:: EXERCISE ::
Edit the lines below so that "camera" becomes "sensor" wherever it occurs, keeping everything else unchanged, and omit the pictures from your output.

:: Part of a data file ::
[Start]
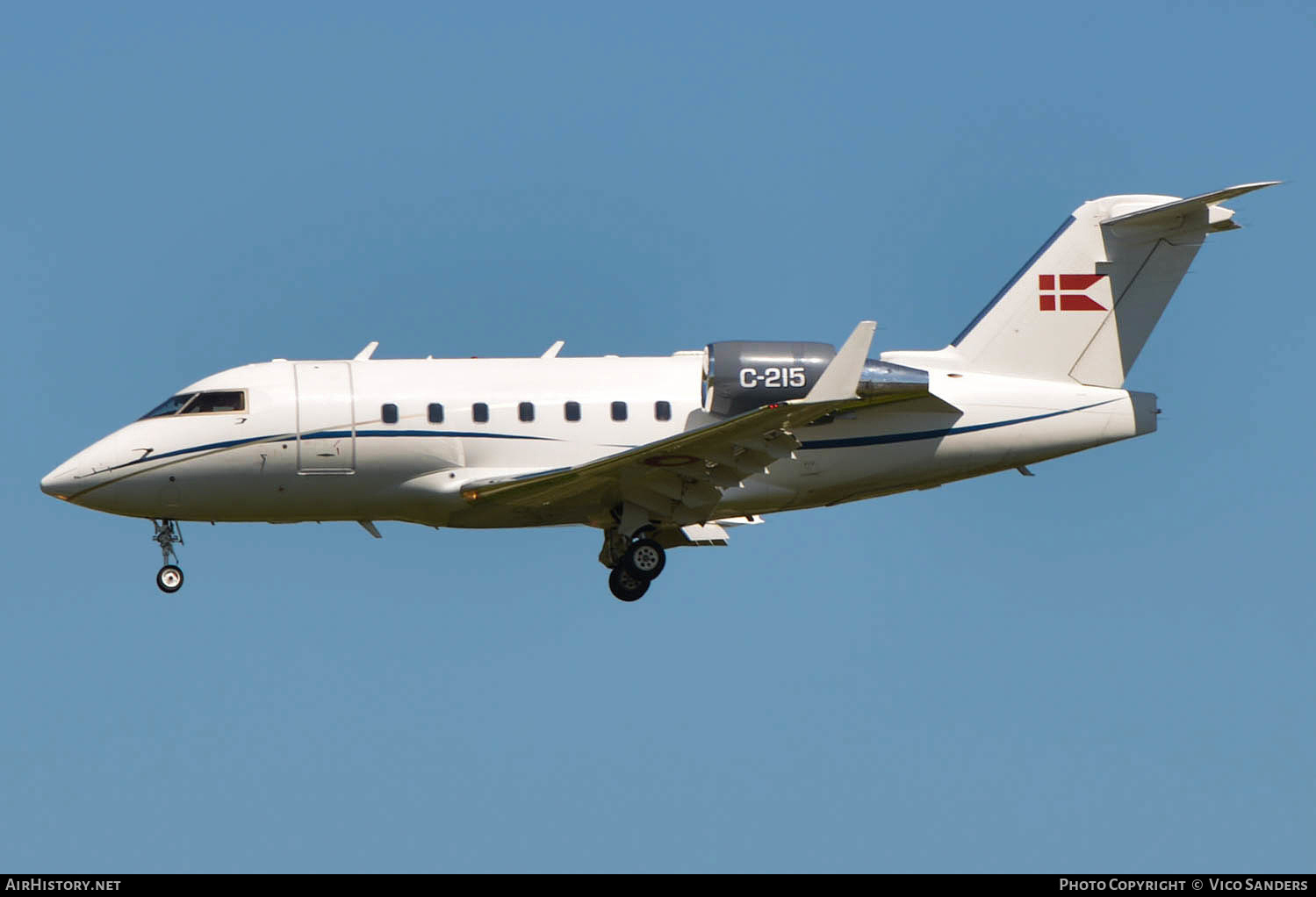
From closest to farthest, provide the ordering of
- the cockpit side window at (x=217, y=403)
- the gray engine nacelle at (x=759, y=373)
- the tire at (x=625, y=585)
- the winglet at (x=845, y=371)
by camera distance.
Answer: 1. the winglet at (x=845, y=371)
2. the gray engine nacelle at (x=759, y=373)
3. the tire at (x=625, y=585)
4. the cockpit side window at (x=217, y=403)

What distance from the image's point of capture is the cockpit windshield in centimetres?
2455

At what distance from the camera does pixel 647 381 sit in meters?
24.7

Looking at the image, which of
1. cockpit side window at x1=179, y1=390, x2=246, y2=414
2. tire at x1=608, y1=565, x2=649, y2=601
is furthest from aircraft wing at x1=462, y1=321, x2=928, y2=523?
cockpit side window at x1=179, y1=390, x2=246, y2=414

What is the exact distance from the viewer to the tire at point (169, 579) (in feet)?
81.8

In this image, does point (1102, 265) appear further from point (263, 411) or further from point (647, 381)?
point (263, 411)

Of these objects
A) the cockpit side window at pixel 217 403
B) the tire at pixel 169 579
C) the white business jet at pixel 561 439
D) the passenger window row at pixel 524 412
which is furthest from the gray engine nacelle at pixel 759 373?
the tire at pixel 169 579

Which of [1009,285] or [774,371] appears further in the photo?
[1009,285]

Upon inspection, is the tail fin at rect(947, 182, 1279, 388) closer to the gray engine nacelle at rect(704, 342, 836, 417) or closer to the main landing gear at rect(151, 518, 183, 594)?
the gray engine nacelle at rect(704, 342, 836, 417)

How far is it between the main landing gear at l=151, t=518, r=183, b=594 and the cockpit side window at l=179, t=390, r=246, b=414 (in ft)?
5.72

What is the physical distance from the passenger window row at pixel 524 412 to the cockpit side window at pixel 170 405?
120 inches

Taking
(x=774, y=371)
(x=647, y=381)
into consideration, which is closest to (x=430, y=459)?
(x=647, y=381)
[End]
:: EXPECTED ANSWER ::
From closest to farthest, provide the ordering of
- the cockpit side window at (x=217, y=403)
- the gray engine nacelle at (x=759, y=373)
- the tire at (x=625, y=585)
- the winglet at (x=845, y=371)
by sensor distance.
Answer: 1. the winglet at (x=845, y=371)
2. the gray engine nacelle at (x=759, y=373)
3. the tire at (x=625, y=585)
4. the cockpit side window at (x=217, y=403)

What distance from the image's point of capture is the cockpit windshield in centimetres?
2455

At what distance from the sensor does pixel 647 381 sit in meters?
24.7

Looking at the image, which of
1. cockpit side window at x1=179, y1=390, x2=246, y2=414
2. tire at x1=608, y1=565, x2=649, y2=601
is furthest from aircraft wing at x1=462, y1=321, x2=928, y2=523?
cockpit side window at x1=179, y1=390, x2=246, y2=414

What is the exact distance from the viewer to the tire at point (169, 579) (in feet)?
81.8

In this image, does point (1102, 265) appear further from point (263, 411) or further from point (647, 381)?
point (263, 411)

Of these objects
A) the cockpit side window at pixel 217 403
B) the tire at pixel 169 579
C) the white business jet at pixel 561 439
D) the passenger window row at pixel 524 412
which is furthest from the gray engine nacelle at pixel 759 373?
the tire at pixel 169 579

Which of [1009,285] or [774,371] appears further in the photo?
[1009,285]

Upon inspection, is the tail fin at rect(947, 182, 1279, 388) closer to the gray engine nacelle at rect(704, 342, 836, 417) or closer to the main landing gear at rect(151, 518, 183, 594)?
the gray engine nacelle at rect(704, 342, 836, 417)

How far is it between the main landing gear at l=151, t=518, r=183, b=594 and the cockpit side window at l=179, t=390, r=246, b=414 (in ft)?
5.72

What is the physical distance from the passenger window row at pixel 524 412 to the cockpit side window at pixel 170 405?
120 inches

Taking
(x=774, y=371)
(x=647, y=381)
into consideration, which is closest to (x=430, y=459)?
(x=647, y=381)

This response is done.